Task description - Print exactly the line that contains "Lego Additional tale", then every following line through the end of the material; include nothing else and no pictures.

Dataset excerpts -
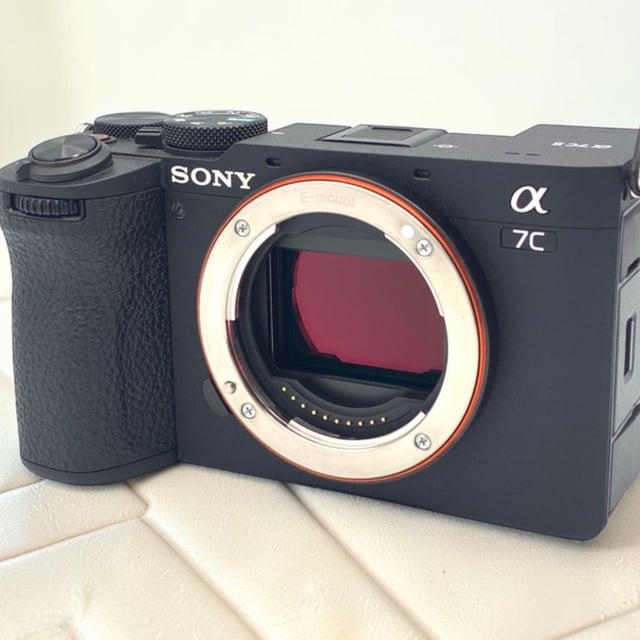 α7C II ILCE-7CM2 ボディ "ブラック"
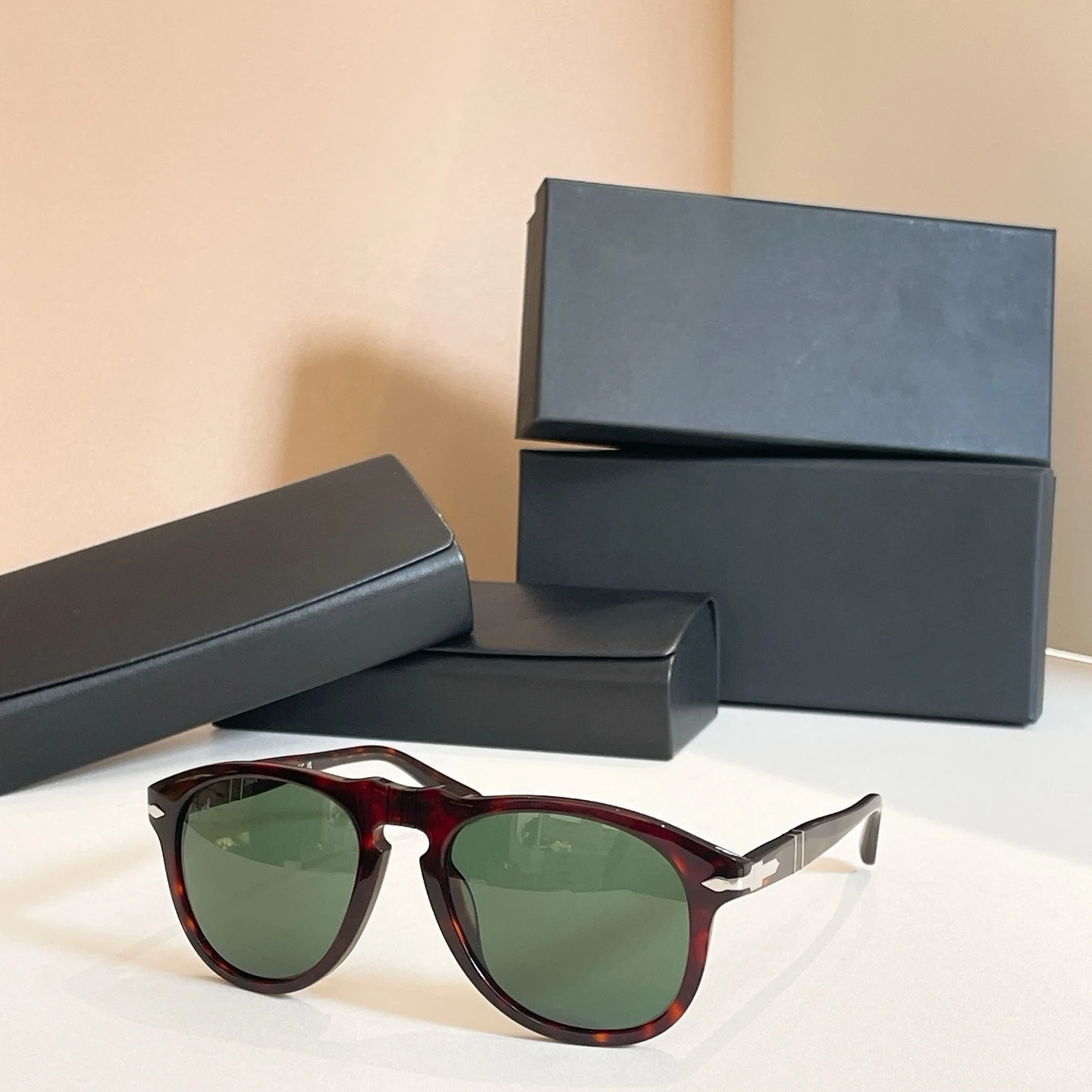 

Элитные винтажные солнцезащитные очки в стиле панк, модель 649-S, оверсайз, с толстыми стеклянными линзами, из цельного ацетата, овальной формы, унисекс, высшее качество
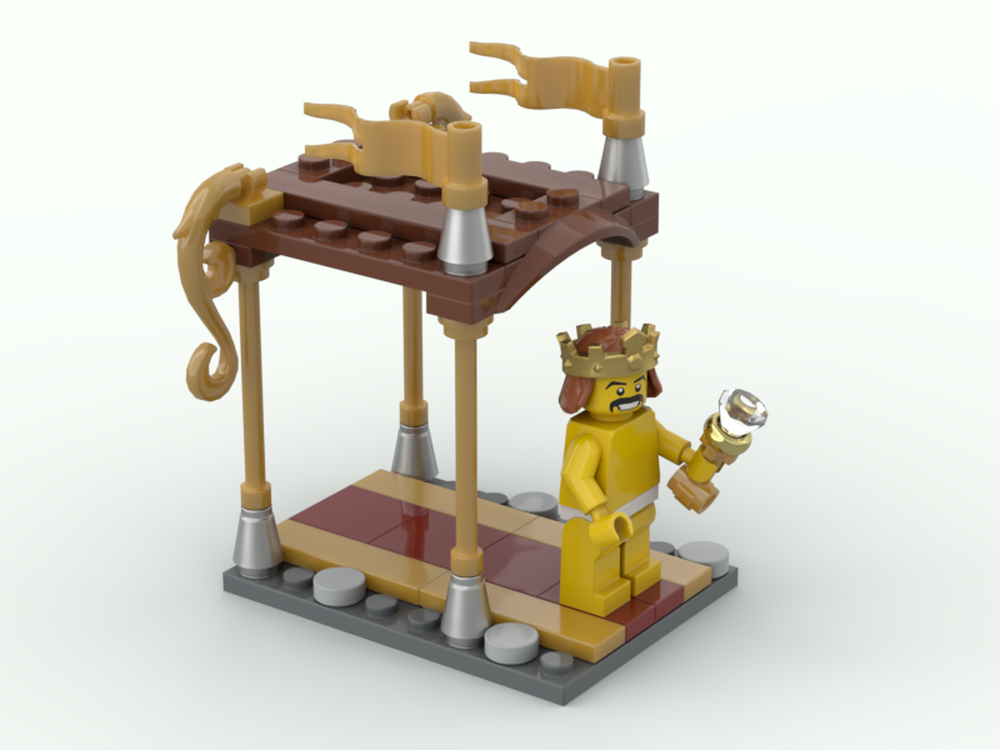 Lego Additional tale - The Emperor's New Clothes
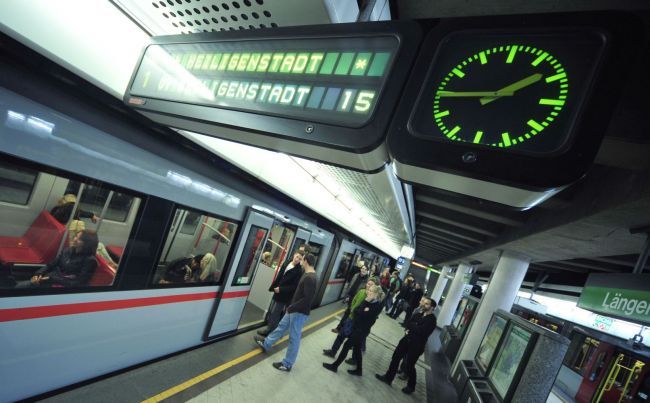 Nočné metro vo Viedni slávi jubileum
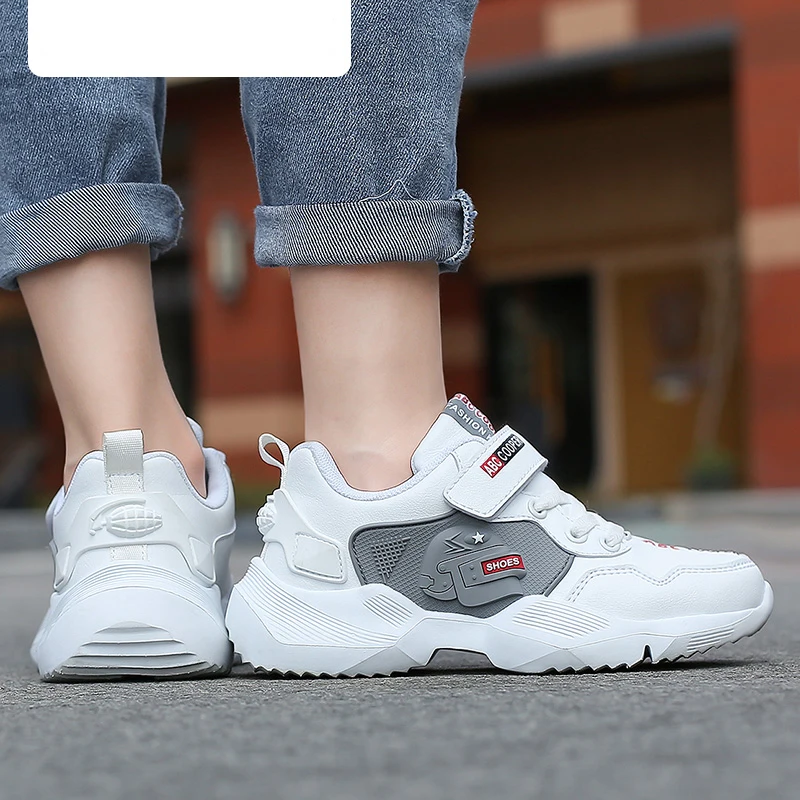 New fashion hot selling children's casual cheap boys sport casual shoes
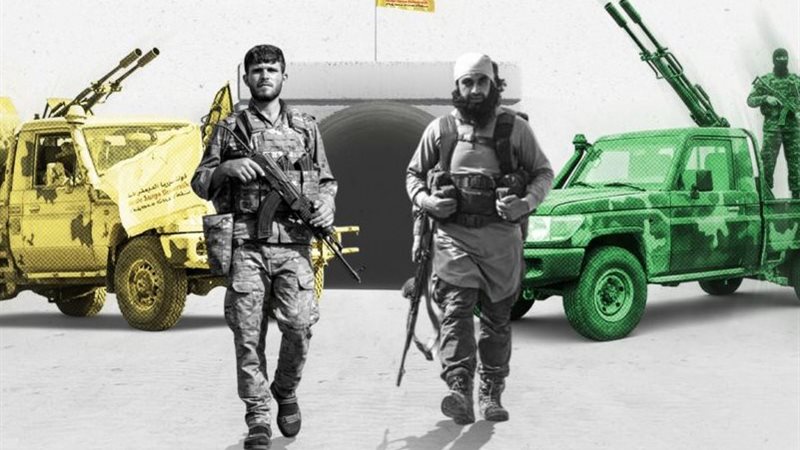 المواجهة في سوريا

Problem solution -
 Lego Additional tale - The Emperor's New Clothes
 Nočné metro vo Viedni slávi jubileum
 New fashion hot selling children's casual cheap boys sport casual shoes
 المواجهة في سوريا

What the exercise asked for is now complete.